### [Available data]
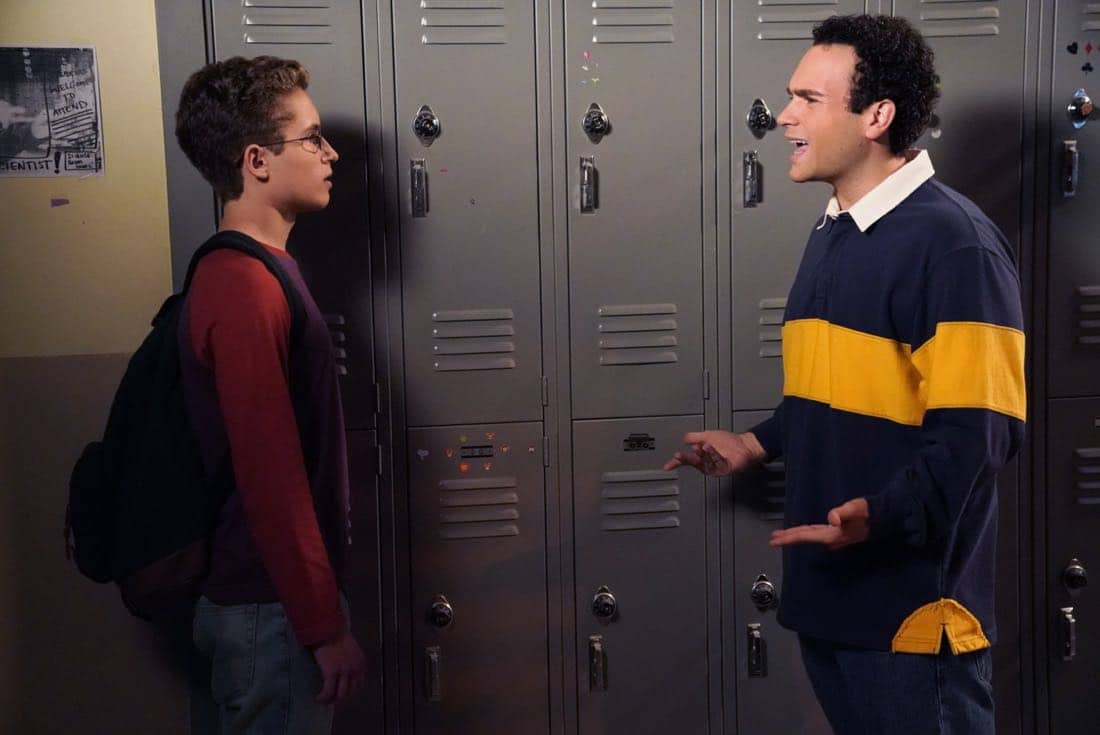 THE GOLDBERGS - "Weird Science" - Beverly and Murray move Erica into college where her roommate is also named Erica. Later, Beverly has a hard time letting go and ends up sleeping over in the dorm, much to Erica's dismay. Meanwhile, Adam tries to give Barry the perfect girlfriend, even trying to build one like in the movie "Weird Science," as he embarks into his senior year, on the season premiere of "The Goldbergs," WEDNESDAY, SEPTEMBER 27 (8:00-8:30 p.m. EDT), on The ABC Television Network. (ABC/Greg Gayne)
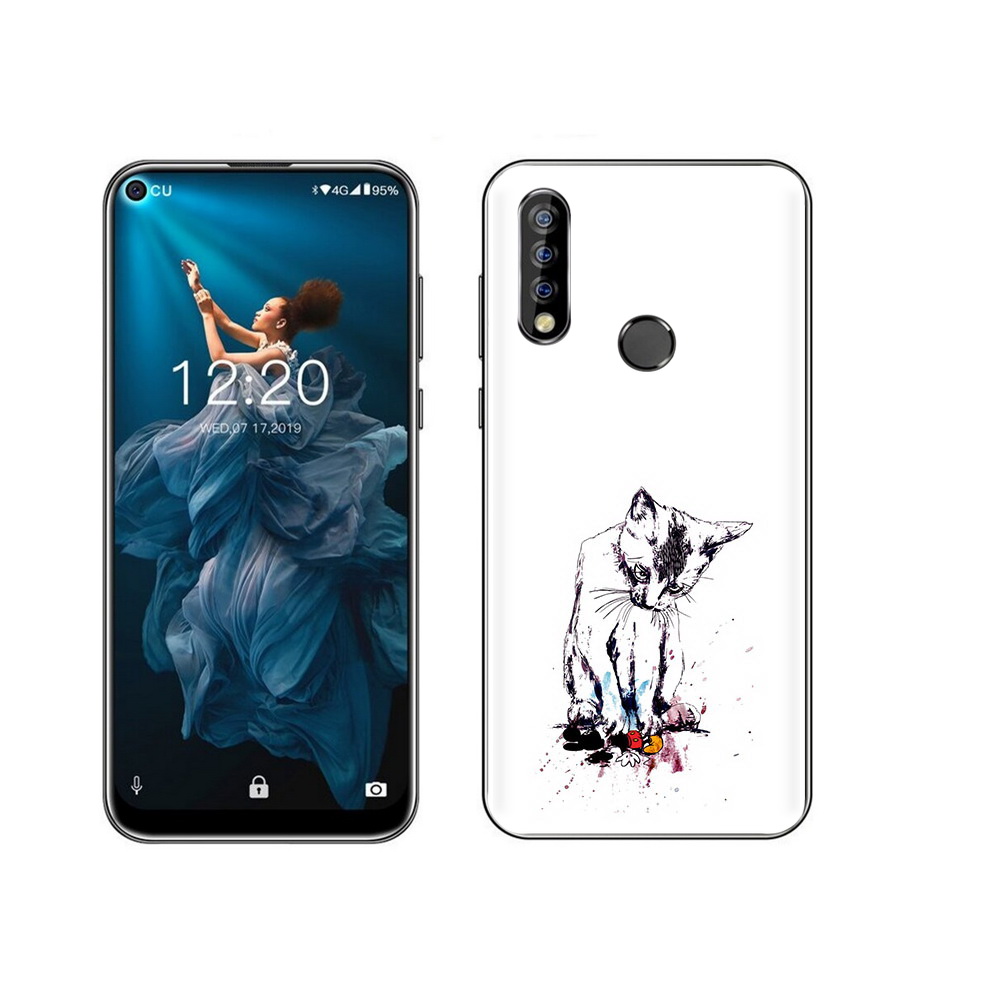 

Чехол MyPads Tocco для Oukitel C17 Pro кот и микки, Прозрачный, Tocco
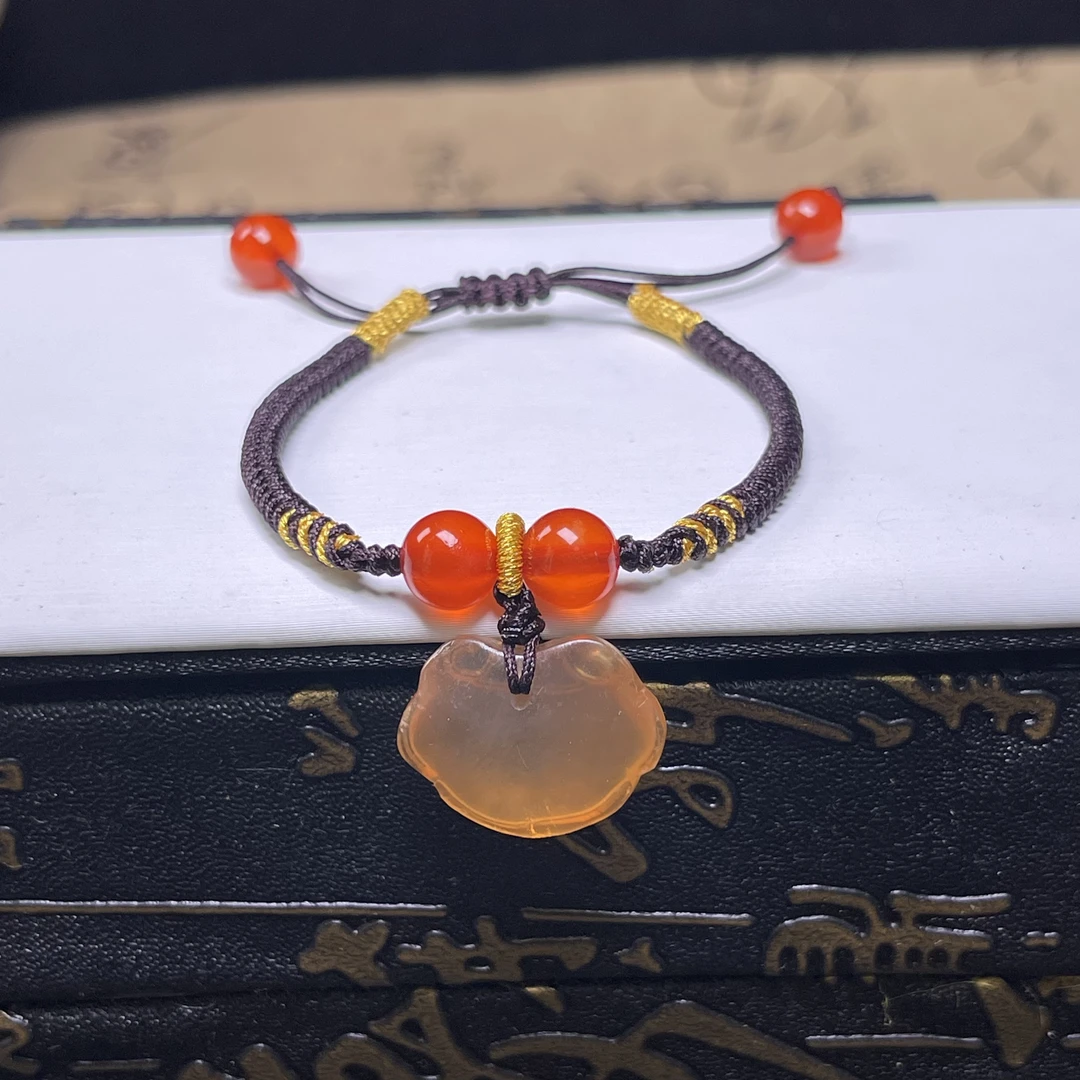 非金属珐琅手链 精美青鱼石如意锁 手工编织寓意平安如意时尚百搭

### [About this task]
Print the material verbatim; drop the pictures.

### [Response for this exercise]
 THE GOLDBERGS - "Weird Science" - Beverly and Murray move Erica into college where her roommate is also named Erica. Later, Beverly has a hard time letting go and ends up sleeping over in the dorm, much to Erica's dismay. Meanwhile, Adam tries to give Barry the perfect girlfriend, even trying to build one like in the movie "Weird Science," as he embarks into his senior year, on the season premiere of "The Goldbergs," WEDNESDAY, SEPTEMBER 27 (8:00-8:30 p.m. EDT), on The ABC Television Network. (ABC/Greg Gayne)

Чехол MyPads Tocco для Oukitel C17 Pro кот и микки, Прозрачный, Tocco
 非金属珐琅手链 精美青鱼石如意锁 手工编织寓意平安如意时尚百搭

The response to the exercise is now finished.